Saturday, February 14, 2009

BRUNER MODES OF REPRESENTATION

BRUNER MODES OF REPRESENTATION

Bruner describes the general learning process in the following manner. First the child finds in his manipulation of the materials regularities that correspond with intuitive regularities it has already come to understand. According to Bruner the child finds some sort of match between what it is doing in the outside world and some models or templates that it has already grasped intellectually. For Bruner it is seldom something outside the learner that is discovered. Instead, the discovery involves an internal reorganisation of previously known ideas in order to establish a better fit between those ideas and regularities of an encounter to which the learner has had to accommodate.

His approach was characterised by three stages which he calls enactive, iconic and symbolic and are solidly based on the developmental psychology of Jean Piaget. The first, the enactive level, is where the child manipulate materials directly. Then he proceed to the iconic level, where he deals with mental images of objects but does not manipulate them directly. At last he moves to the symbolic level, where he is strictly manipulating symbols and no longer mental images or objects. The optimum learning process should according to Bruner go through these stages.

1. Enactive mode(0-3).
When dealing with the enactive mode, one is using some known aspects of reality without using words or imagination. Therefore, it involves representing the past events through making motor responses. It involves manly in knowing how to do something; it involves series of actions that are right for achieving some result e.g. Driving a car, skiing, tying a knot.
This appears first. It involves encoding action based information and storing it in our memory. For example, in the form of movement as a muscle memory, a baby might remember the action of shaking a rattle.
The child represents past events through motor responses, i.e. an infant will “shake a rattle” which has just been removed or dropped, as if the movements themselves are expected to produce the accustomed sound. And this is not just limited to children.
Many adults can perform a variety of motor tasks (typing, sewing a shirt, operating a lawn mower) that they would find difficult to describe in iconic (picture) or symbolic (word) form.

2. Iconic Mode(3-7 OR 8).
This mode deals with the internal imagery, were the knowledge is characterised by a set of images that stand for the concept. The iconic representation depends on visual or other sensory association and is principally defined by perceptual organisation and techniques for economically transforming perceptions into meaning for the individual.
This is where information is stored visually in the form of images (a mental picture in the mind’s eye). For some, this is conscious; others say they don’t experience it. This may explain why, when we are learning a new subject, it is often helpful to have diagrams or illustrations to accompany verbal information.

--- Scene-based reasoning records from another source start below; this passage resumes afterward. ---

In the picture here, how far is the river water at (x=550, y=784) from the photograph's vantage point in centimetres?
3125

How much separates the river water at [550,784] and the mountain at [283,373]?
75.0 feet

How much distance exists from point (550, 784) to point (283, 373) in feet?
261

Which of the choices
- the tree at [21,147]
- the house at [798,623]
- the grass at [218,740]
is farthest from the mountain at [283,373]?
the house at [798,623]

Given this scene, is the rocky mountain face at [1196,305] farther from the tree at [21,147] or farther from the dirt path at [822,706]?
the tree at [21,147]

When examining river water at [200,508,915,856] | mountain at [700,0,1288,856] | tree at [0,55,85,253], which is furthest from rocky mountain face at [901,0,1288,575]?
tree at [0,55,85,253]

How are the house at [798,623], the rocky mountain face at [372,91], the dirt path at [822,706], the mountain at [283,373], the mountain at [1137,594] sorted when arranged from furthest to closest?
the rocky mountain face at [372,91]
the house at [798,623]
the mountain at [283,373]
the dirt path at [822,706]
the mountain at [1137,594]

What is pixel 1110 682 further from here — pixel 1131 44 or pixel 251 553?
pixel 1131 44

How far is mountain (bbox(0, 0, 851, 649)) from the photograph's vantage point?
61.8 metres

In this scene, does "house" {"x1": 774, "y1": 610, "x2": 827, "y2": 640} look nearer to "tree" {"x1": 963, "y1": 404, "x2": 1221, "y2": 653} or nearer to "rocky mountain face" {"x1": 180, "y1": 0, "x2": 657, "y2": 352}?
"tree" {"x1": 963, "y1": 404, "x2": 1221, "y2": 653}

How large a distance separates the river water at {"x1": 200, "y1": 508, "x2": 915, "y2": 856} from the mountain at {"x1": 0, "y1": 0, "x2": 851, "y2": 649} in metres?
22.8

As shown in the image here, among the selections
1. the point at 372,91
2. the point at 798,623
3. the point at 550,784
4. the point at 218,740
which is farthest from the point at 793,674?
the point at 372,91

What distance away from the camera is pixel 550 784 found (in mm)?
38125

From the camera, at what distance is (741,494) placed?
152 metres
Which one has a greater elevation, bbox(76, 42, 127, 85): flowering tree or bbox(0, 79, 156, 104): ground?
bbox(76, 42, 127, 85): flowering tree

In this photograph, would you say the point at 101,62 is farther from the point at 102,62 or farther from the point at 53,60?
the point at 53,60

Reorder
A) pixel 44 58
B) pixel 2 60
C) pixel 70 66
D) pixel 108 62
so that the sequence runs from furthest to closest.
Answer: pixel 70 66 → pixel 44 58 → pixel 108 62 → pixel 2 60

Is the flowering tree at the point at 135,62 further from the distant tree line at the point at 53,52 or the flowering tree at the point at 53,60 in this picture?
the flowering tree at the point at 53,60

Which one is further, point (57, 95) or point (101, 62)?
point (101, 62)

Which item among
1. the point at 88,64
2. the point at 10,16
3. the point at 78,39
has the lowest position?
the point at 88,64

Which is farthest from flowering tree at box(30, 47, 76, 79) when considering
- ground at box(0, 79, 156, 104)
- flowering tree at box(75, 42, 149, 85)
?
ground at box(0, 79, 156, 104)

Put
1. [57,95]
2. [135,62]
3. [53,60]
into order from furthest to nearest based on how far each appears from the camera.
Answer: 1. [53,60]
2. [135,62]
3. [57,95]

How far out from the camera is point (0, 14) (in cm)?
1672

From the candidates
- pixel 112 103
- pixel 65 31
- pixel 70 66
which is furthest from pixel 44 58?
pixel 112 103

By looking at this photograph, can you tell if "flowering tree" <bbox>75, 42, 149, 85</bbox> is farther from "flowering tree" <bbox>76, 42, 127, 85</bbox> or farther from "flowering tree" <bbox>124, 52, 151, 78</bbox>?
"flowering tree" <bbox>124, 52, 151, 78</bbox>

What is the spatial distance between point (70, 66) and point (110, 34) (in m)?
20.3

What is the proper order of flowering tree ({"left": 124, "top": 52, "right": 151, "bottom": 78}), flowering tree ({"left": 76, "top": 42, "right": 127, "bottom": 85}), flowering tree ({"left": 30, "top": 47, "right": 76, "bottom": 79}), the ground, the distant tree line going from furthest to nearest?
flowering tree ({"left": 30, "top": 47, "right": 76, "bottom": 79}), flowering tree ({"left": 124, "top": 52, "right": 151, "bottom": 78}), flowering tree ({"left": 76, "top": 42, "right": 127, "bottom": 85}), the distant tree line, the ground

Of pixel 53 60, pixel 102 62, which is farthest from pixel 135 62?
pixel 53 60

3. Symbolic mode(7 OR 8-MORE).
Through life one is always adding to the resources to the symbolic mode of representation of thought. This representation is based upon an abstract, discretionary and flexible thought. It allows one to deal with what might be and what might not, and is a major tool in reflective thinking. This mode is illustrative of a person’s competence to consider propositions rather than objects, to give ideas a hierarchical structure and to consider alternative possibilities in a combinatorial fashion.
This develops last. This is where information is stored in the form of a code or symbol, such as language. This is the most adaptable form of representation, for actions & images have a fixed relation to that which they represent. “Dog” is a symbolic representation of a single class.
Symbols are flexible in that they can be manipulated, ordered, classified etc, so the user isn’t constrained by actions or images. In the symbolic stage, knowledge is stored primarily as words, mathematical symbols, or in other symbol systems.